• **The records**:
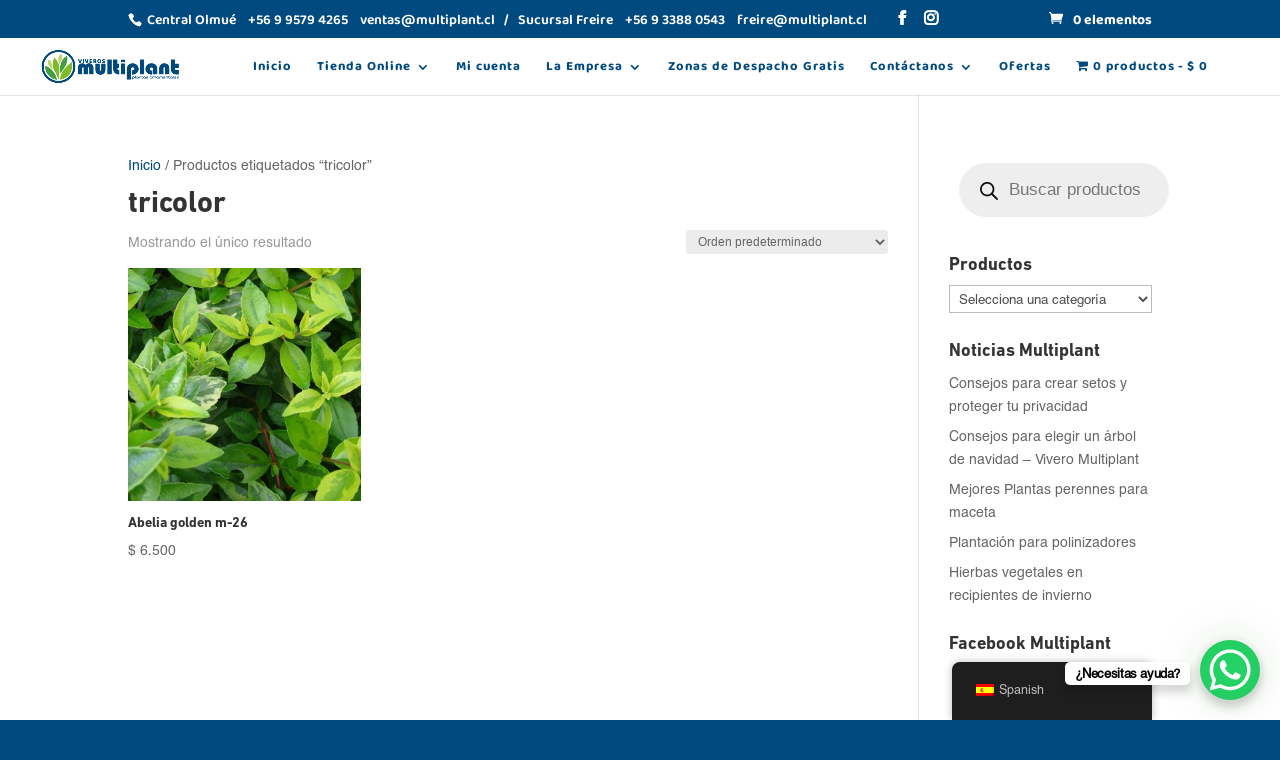

--- FILE ---
content_type: text/css
request_url: https://www.multiplant.cl/wp-content/et-cache/14229/et-core-unified-cpt-deferred-14229.min.css?ver=1766747722
body_size: -86
content:
@font-face{font-family:"Din Next Lt Pro";font-display:swap;src:url("https://www.multiplant.cl/wp-content/uploads/et-fonts/DINNextLTPro-Bold.otf") format("opentype")}@font-face{font-family:"Helvetica";font-display:swap;src:url("https://www.multiplant.cl/wp-content/uploads/et-fonts/4217-font.otf") format("opentype")}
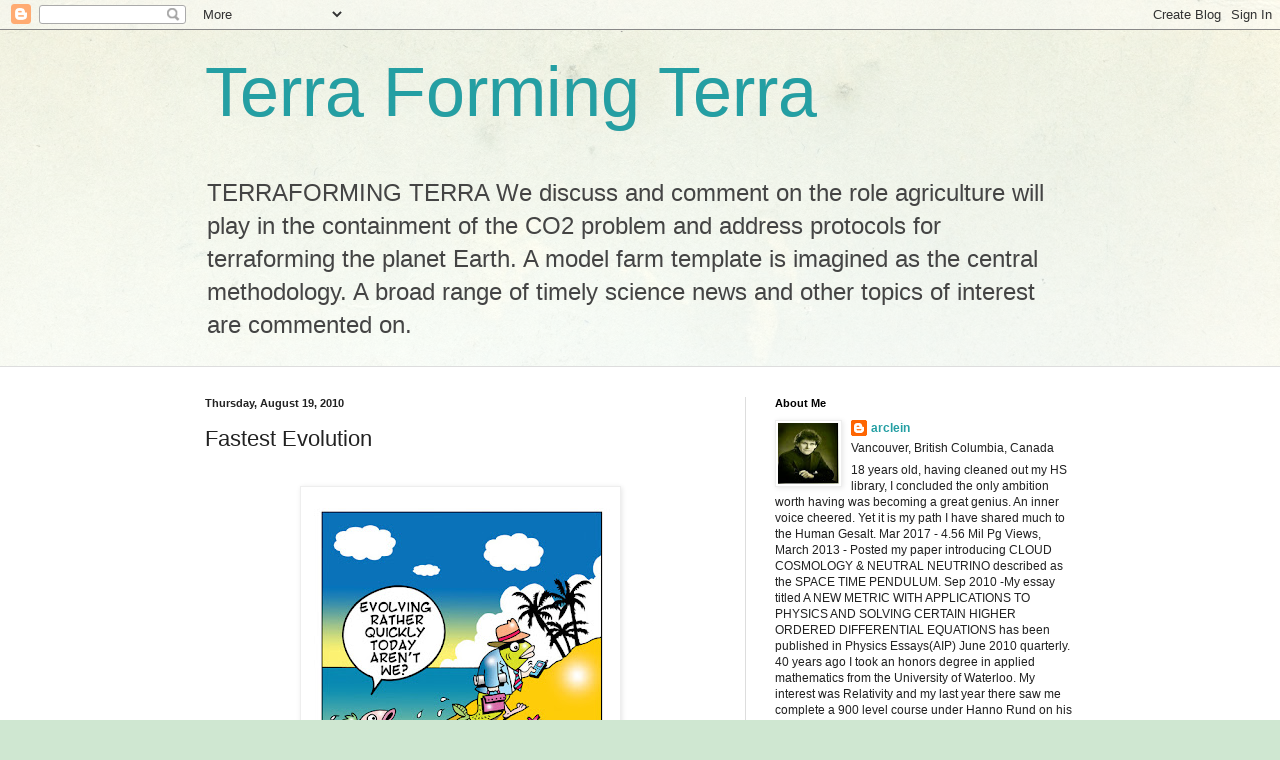

--- FILE ---
content_type: text/html; charset=UTF-8
request_url: https://globalwarming-arclein.blogspot.com/b/stats?style=BLACK_TRANSPARENT&timeRange=LAST_MONTH&token=APq4FmCXskL__hI1yJTreVhkU0vv4gVi5Aqe68fmg6cgMnJEIg18gjbGRpIaZC4q3jifvLUQMYp5mdFlXpzw-LAQYIPuenwrew
body_size: -9
content:
{"total":146658,"sparklineOptions":{"backgroundColor":{"fillOpacity":0.1,"fill":"#000000"},"series":[{"areaOpacity":0.3,"color":"#202020"}]},"sparklineData":[[0,12],[1,10],[2,8],[3,11],[4,12],[5,21],[6,14],[7,16],[8,17],[9,14],[10,18],[11,13],[12,14],[13,17],[14,24],[15,36],[16,38],[17,82],[18,39],[19,33],[20,20],[21,23],[22,22],[23,24],[24,48],[25,100],[26,79],[27,44],[28,61],[29,52]],"nextTickMs":14007}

• **Task to complete**:
Images in the data above are to be skipped. Retype all other material exactly.

• **Task response**:
--- FILE ---
content_type: text/css
request_url: https://www.multiplant.cl/wp-content/et-cache/14229/et-core-unified-cpt-deferred-14229.min.css?ver=1766747722
body_size: -86
content:
@font-face{font-family:"Din Next Lt Pro";font-display:swap;src:url("https://www.multiplant.cl/wp-content/uploads/et-fonts/DINNextLTPro-Bold.otf") format("opentype")}@font-face{font-family:"Helvetica";font-display:swap;src:url("https://www.multiplant.cl/wp-content/uploads/et-fonts/4217-font.otf") format("opentype")}

--- FILE ---
content_type: text/html; charset=UTF-8
request_url: https://globalwarming-arclein.blogspot.com/b/stats?style=BLACK_TRANSPARENT&timeRange=LAST_MONTH&token=APq4FmCXskL__hI1yJTreVhkU0vv4gVi5Aqe68fmg6cgMnJEIg18gjbGRpIaZC4q3jifvLUQMYp5mdFlXpzw-LAQYIPuenwrew
body_size: -9
content:
{"total":146658,"sparklineOptions":{"backgroundColor":{"fillOpacity":0.1,"fill":"#000000"},"series":[{"areaOpacity":0.3,"color":"#202020"}]},"sparklineData":[[0,12],[1,10],[2,8],[3,11],[4,12],[5,21],[6,14],[7,16],[8,17],[9,14],[10,18],[11,13],[12,14],[13,17],[14,24],[15,36],[16,38],[17,82],[18,39],[19,33],[20,20],[21,23],[22,22],[23,24],[24,48],[25,100],[26,79],[27,44],[28,61],[29,52]],"nextTickMs":14007}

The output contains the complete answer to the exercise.